Contudo, ouvir apenas não basta, é preciso também agir. Pensando assim, a empresa deu início ao Programa Liderança DNA, produzido em parceria com a HSM e a Singularity University, com conteúdo customizado, flexível e adaptável para apoiar os gestores a se desenvolver e crescer junto com a companhia. “Muitos líderes do ecossistema da Dasa vieram de outras empresas. Transmitir nossa cultura para eles é crucial”, explica Rosé.

Além disso, para desenvolver os líderes, a Academia de Liderança Dasa apresenta módulos de treinamento para desenvolvimento de competências, separados por nível. A empresa deu início também ao Potentialife, um processo de conversas e experiências comportamentais que auxiliam os colaboradores de diversos graus de hierarquia no desenvolvimento do autoconhecimento.

Venâncio Guimarães, diretor de Produtos-Pessoas e Cultura da Dasa
Venâncio Guimarães, diretor de Produtos-Pessoas e Cultura da Dasa Dasa/Divulgação

Cuidar de quem cuida

Outra frente de atuação é focada na atenção ao bem-estar e à saúde física, mental e social dos colaboradores. “Cuidar de quem cuida das pessoas é nossa prioridade”, afirma Rosé. Para valorizar diversidade, inovação, empreendedorismo, humanização, modernização, desierarquização e, principalmente, felicidade, a empresa lançou uma área dedicada exclusivamente a olhar a diversidade e inclusão. Também implementou ações focadas no bem-estar, como o Esquadrão do Encantamento, em que um time de colaboradores contribui para a elevação dos índices de satisfação e cordialidade dos clientes em suas unidades de atendimento. O Programa Gestar, por sua vez, acompanha de perto a saúde das mães colaboradoras e seus bebês. E o Programa Mais Leve ajuda a realizar mudanças de hábitos alimentares, prática de atividade física e consciência corporal.

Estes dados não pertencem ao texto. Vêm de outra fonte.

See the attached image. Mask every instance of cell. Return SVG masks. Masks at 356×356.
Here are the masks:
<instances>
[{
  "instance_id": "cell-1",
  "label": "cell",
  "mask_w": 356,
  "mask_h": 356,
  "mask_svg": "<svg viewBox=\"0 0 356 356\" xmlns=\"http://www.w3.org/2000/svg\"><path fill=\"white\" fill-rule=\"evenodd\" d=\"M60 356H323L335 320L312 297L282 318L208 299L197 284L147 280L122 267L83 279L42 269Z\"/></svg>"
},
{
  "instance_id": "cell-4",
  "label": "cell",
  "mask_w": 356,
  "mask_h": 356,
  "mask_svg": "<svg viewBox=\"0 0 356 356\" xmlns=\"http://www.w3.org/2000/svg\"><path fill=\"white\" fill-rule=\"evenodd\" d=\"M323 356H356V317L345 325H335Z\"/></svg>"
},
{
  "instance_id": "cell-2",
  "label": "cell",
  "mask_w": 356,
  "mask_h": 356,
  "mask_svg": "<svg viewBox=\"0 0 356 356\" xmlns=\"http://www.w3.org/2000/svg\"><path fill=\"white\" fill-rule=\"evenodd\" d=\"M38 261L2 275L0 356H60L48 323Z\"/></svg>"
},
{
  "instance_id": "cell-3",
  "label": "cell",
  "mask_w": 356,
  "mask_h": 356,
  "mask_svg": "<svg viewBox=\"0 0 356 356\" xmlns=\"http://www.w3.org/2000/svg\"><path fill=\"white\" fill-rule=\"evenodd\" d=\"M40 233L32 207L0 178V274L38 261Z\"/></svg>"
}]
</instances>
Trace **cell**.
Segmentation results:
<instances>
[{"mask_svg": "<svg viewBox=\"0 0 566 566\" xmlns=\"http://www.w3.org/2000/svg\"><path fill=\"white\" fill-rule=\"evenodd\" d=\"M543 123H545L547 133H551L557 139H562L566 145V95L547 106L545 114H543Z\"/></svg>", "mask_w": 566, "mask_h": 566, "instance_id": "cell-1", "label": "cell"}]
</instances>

Como resultado desse esforço, em 2020 a Dasa conquistou o selo Great Place to Work (GPTW) como uma das melhores empresas para trabalhar em 2020. Além disso, em 2021 a companhia foi reconhecida como o sexto maior Índice de Investimento em Capital Humano, entre as quase 250 organizações que participaram da segunda edição da pesquisa Excelência em Gestão de Pessoas, promovida pelo Grupo Gestão RH e pela Fundação Getulio Vargas (FGV). Também aparece entre as 49 empresas brasileiras certificadas com o selo global Top Employer, que destaca as melhores práticas de recursos humanos entre aproximadamente 1 800 empresas, de 123 países. “Nosso inconformismo nos levará a fazer melhor e diferente, sempre”, completa Fabio Rosé. “Sabemos da responsabilidade em cuidar das mais de 50 000 pessoas que compõem o nosso ecossistema e em oferecer as condições para que alcancemos juntos nosso propósito.”